If the callback function is not NULL, it will be called 256 times during
the calculation, allowing you to display a progress indicator.
void create_color_table(COLOR_MAP *table, PALETTE pal,
RGB (*blend)(PALETTE pal, int x, int y),
void (*callback)(int pos));
Fills the specified color mapping table with lookup data for doing
customised effects with the specified palette, calling the blend function
to determine the results of each color combination. Your blend routine
will be passed a pointer to the palette and the two colors which are to
be combined, and should return the desired result in RGB (0-63) format.
Allegro will then search the palette for the closest match to the RGB
color that you requested, so it doesn't matter if the palette has no
exact match for this color. If the callback function is not NULL, it will
be called 256 times during the calculation, allowing you to display a
progress indicator.
In truecolor video modes, translucency and lighting are implemented with a set of blender functions in the form:
unsigned long (*BLENDER_FUNC)(unsigned long x, unsigned long y);This routine takes two color parameters, decomposes them into their red, green, and blue components, combines them in whatever way is appropriate, and then merges the result back into a single return color value. To support varying alpha (ie. different amounts of translucency or light levels), there are 256 versions of the blender function: one for every possible alpha value. These are stored in a table:
typedef struct {
BLENDER_FUNC blend[256];
} BLENDER_MAP;
Since these routines may be used from various different color depths, there
are three such tables, one for use with 15 bit 5.5.5 pixels, one for 16 bit
5.6.5 pixels, and one for 24 bit 8.8.8 pixels (this can be shared between
the 24 and 32 bit code since the bit packing is the same).
void set_trans_blender(int r, int g, int b, int a);
Selects the default set of truecolor blender routines, which perform a
simple linear interpolation between the source and destination colors.
When a translucent drawing function is called, the alpha parameter set by
this routine is used to select one of the blenders from the table, and
that function is then called to blend each pixel with the existing
destination color (ie. the alpha parameter controls the solidity of the
drawing, from 0 to 255).

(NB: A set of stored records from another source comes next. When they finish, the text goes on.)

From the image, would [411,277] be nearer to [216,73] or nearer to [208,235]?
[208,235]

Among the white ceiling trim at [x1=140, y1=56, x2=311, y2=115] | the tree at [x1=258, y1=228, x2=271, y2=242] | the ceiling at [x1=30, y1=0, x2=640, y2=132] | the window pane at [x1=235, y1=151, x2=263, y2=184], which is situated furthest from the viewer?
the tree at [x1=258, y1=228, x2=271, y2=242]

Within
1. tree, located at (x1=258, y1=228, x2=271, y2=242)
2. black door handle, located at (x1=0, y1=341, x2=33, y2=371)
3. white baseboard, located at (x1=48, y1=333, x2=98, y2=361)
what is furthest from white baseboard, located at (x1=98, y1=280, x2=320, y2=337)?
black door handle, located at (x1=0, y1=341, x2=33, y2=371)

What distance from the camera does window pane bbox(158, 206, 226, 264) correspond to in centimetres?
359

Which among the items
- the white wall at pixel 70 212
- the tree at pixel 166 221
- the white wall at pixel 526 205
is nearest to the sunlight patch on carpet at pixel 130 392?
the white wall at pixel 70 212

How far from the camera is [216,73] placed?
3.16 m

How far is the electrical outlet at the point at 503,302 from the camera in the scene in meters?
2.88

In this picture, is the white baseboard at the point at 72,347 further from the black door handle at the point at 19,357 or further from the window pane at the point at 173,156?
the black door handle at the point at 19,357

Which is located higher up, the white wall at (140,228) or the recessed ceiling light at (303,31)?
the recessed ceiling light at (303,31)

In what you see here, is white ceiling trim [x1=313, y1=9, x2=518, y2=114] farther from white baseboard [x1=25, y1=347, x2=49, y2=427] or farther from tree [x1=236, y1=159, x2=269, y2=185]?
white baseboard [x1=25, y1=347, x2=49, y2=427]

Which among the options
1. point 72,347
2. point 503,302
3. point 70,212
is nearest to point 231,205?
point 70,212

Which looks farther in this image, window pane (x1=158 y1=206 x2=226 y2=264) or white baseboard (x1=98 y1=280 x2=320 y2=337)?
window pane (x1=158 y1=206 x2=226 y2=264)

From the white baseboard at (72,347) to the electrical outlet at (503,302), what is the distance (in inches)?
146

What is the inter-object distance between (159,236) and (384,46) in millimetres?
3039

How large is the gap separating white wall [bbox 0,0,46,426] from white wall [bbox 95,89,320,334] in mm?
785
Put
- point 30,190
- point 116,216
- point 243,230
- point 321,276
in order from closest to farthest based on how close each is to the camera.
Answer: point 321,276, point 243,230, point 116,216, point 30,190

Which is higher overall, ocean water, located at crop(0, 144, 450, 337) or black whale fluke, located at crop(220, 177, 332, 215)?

When a lit sprite drawing function is called,
the alpha value passed to this routine is ignored, and instead the color
passed to the sprite function is used to select an alpha level. The
blender routine will then be used to interpolate between the sprite color
and the RGB value that was passed to this function (ranging 0-255).
void set_blender_mode(BLENDER_MAP *b15, *b16, *b24, int r, g, b, a);
Specifies a custom set of truecolor blender routines, providing a table
of function pointers for every possible color depth (these parameters may
be NULL if you aren't going to use that pixel format).